# Caribbean Vacations Forums > General Discussion >  >  The Sands at Grace Bay - Turks and Caicos

## GramChop

For you Turks and Caicos fans: 

  

Book 4 nights at
The Sands at Grace Bay
and the 5th night is free.*
1/3/12 - 2/12/12

----------


## NHDiane

This is VERY tempting!

----------


## GramChop

I've only been to the Turks and Caicos once and this is where I stayed.  It's a LOVELY property directly on a very long beautiful white sand beach with very little big wave action.  Very serene, Diane.  We befriended some local employees of the property who took us out to hear live music one night...what an adventure!!!!  

I boarded a live-aboard boat for an underwater photography excursion after having stayed there for a week...it was hard to leave!!
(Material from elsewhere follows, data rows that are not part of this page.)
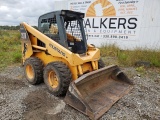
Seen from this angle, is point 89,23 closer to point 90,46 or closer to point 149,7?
point 149,7

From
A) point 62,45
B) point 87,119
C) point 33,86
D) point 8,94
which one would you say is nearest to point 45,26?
point 62,45

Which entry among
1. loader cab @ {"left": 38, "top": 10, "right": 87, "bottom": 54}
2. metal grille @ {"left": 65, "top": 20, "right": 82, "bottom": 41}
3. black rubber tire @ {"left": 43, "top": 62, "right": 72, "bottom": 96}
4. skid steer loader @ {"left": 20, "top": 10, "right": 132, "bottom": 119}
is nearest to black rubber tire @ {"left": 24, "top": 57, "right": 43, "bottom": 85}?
skid steer loader @ {"left": 20, "top": 10, "right": 132, "bottom": 119}

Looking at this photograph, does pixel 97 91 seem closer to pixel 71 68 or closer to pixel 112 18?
pixel 71 68

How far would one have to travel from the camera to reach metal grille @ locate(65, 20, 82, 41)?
480 centimetres

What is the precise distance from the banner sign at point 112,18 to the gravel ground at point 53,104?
4.81 metres

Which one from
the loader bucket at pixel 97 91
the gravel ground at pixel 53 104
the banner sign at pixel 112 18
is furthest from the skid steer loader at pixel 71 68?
the banner sign at pixel 112 18

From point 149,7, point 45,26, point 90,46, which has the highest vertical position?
point 149,7

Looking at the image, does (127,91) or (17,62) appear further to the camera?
(17,62)

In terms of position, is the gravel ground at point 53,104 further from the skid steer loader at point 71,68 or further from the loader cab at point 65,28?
the loader cab at point 65,28

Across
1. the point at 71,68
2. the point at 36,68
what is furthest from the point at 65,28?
the point at 36,68

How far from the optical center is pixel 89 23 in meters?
10.4

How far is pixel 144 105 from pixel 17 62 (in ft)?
19.1

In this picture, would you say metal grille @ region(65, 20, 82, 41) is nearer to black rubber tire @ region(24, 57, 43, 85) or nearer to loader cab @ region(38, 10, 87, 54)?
loader cab @ region(38, 10, 87, 54)

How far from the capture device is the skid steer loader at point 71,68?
10.7 ft
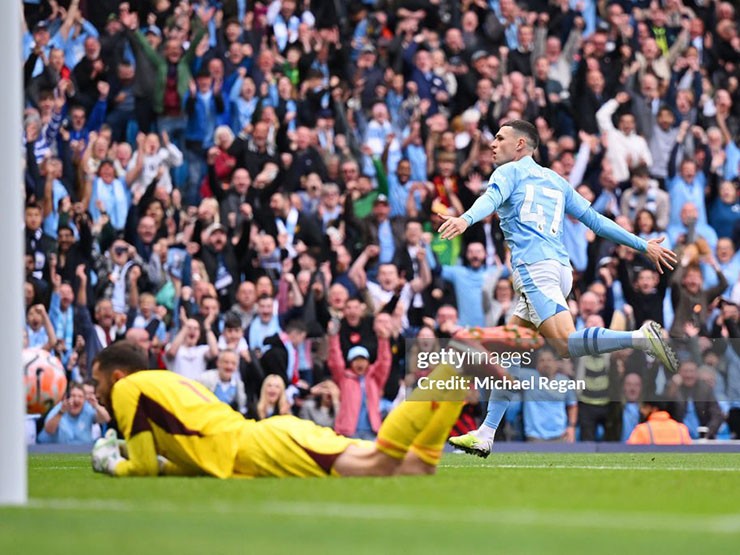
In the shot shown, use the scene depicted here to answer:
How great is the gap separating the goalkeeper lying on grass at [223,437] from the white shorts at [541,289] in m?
2.46

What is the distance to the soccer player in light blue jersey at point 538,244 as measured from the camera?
11602 millimetres

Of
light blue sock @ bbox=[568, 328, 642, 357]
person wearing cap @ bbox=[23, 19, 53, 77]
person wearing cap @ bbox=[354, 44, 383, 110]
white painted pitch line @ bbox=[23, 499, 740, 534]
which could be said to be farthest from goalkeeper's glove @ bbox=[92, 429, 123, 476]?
person wearing cap @ bbox=[354, 44, 383, 110]

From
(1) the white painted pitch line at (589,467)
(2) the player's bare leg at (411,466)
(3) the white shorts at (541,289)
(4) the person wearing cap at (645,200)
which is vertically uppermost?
(4) the person wearing cap at (645,200)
If you go, please report back!!

----------


## NHDiane

Hey Missy just checkin back here - we, too, have only been to the T&C once and we stayed at the Ocean Club back when it was just one building and in the early stages of becoming a huge resort.  I've heard really great things about Grace Bay too. We loved the island and have talked of going back but when it comes to down to crunch time in choosing an island, we always return to our favorite SBH.

----------


## amyb

Don't feel bad about sticking with your favorite, Diane.Years ago we had a travel agent that told me he had sent clients to 20 or 30 various island destinations who still were looking for their special place.. We have found our paradise, and he said "congratulations, your search is ended." He reassured us that we were not crazy to repeat and each and every trip back is still a joy for both of us.

----------


## NHDiane

I have to agree with you Amy...once you find perfection, there's reason to continue to look.    :Big Grin:

----------


## amyb

Dorothy was right THERE'S NO PLACE LIKE HOME.

And when we land at SBH we feel like we are indeed HOME.

----------


## NHDiane

Amen!

----------


## GramChop

Amen!

----------